The UK wage numbers are more dovish than they look at first glance.

At headline level, regular pay growth stayed at 7.8% on a 3M/YoY basis – no surprises there. But drill down and if you strip out the public sector, private sector pay barely increased in level terms between June and July. And if we look at the alternative wage data which is based on payroll figures (or PAYE), that actually fell in level terms for the second consecutive month.

Admittedly we do need to treat all of this with some caution. One month doesn’t make a trend and the latest private-sector regular pay figure, which is the bit the Bank of England is focused on, was preceded by several upside surprises over recent months.

But it comes alongside various signals that the labour market is cooling more noticeably.
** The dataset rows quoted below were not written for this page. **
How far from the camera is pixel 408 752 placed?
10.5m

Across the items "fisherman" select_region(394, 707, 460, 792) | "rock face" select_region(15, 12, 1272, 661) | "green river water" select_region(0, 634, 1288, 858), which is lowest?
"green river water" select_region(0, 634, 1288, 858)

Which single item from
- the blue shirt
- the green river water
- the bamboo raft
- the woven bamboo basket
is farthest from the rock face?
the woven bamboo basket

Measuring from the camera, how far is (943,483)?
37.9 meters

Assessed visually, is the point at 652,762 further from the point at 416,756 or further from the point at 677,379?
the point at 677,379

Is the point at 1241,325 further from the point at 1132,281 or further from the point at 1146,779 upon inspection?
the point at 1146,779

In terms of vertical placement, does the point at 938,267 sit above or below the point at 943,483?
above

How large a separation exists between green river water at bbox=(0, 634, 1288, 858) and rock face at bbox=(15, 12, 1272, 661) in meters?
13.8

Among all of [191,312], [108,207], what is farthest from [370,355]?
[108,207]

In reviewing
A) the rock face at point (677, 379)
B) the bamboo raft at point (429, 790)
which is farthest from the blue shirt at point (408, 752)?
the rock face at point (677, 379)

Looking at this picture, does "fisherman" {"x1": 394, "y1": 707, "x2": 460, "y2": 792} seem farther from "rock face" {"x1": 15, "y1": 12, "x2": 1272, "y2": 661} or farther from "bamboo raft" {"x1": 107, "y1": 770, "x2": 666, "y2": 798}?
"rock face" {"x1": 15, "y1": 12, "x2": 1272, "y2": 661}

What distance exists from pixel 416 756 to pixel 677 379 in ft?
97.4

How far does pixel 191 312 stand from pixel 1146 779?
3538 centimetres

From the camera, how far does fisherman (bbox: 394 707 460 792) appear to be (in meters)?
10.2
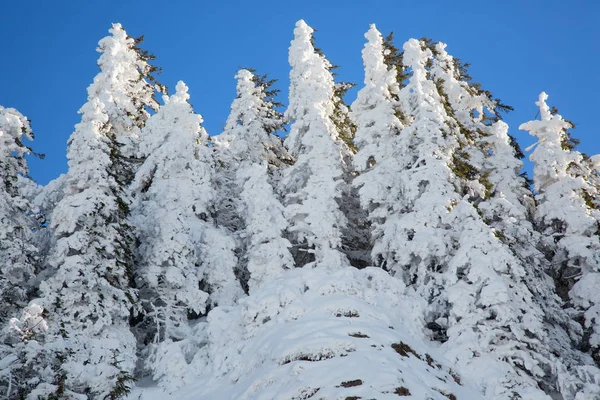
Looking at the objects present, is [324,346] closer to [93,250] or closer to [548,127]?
[93,250]

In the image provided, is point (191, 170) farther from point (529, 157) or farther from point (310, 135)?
point (529, 157)

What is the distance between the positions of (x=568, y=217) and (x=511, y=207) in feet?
16.2

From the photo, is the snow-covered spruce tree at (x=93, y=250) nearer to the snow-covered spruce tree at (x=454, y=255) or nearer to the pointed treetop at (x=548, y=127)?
the snow-covered spruce tree at (x=454, y=255)

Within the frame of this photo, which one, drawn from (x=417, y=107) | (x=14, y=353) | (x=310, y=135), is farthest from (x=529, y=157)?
(x=14, y=353)

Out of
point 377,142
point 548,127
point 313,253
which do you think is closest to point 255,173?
point 313,253

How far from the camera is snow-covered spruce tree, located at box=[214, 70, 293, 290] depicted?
23859mm

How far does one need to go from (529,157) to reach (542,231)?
3922 millimetres

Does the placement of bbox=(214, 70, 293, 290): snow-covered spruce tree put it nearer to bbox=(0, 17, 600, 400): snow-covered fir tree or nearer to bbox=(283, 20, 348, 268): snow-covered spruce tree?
bbox=(0, 17, 600, 400): snow-covered fir tree

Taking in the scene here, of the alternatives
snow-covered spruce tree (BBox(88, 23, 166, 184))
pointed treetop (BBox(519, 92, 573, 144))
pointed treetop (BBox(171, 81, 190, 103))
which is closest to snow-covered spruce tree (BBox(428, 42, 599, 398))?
pointed treetop (BBox(519, 92, 573, 144))

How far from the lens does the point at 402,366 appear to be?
14164mm

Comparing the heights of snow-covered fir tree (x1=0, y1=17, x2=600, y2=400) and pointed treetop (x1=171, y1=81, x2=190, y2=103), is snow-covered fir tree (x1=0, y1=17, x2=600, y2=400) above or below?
below

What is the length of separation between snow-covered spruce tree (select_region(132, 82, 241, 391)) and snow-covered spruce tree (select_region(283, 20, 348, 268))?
3.83 meters

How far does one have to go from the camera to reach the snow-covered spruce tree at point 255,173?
78.3 feet

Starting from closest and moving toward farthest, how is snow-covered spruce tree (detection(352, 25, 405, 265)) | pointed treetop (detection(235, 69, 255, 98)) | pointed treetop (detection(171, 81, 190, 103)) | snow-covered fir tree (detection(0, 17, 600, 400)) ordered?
snow-covered fir tree (detection(0, 17, 600, 400))
snow-covered spruce tree (detection(352, 25, 405, 265))
pointed treetop (detection(171, 81, 190, 103))
pointed treetop (detection(235, 69, 255, 98))
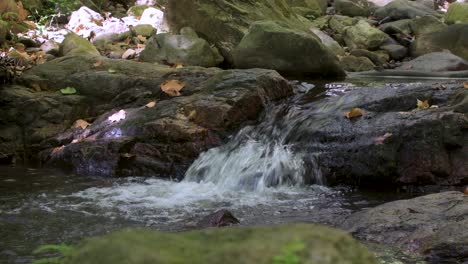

The ratio of unfilled job openings to the number of unemployed workers, a ratio that BoE Governor Bailey has consistently referenced, is falling quickly now and will more-than-likely be back to pre-Covid levels within the next couple of months. Unlike the US, where so far a fall in vacancies hasn’t been paired with an increase in joblessness, the UK is experiencing a undeniable increase in the number of people unemployed for less than six months. Unsurprisingly that tends to trigger increases in longer-term unemployment with a lag.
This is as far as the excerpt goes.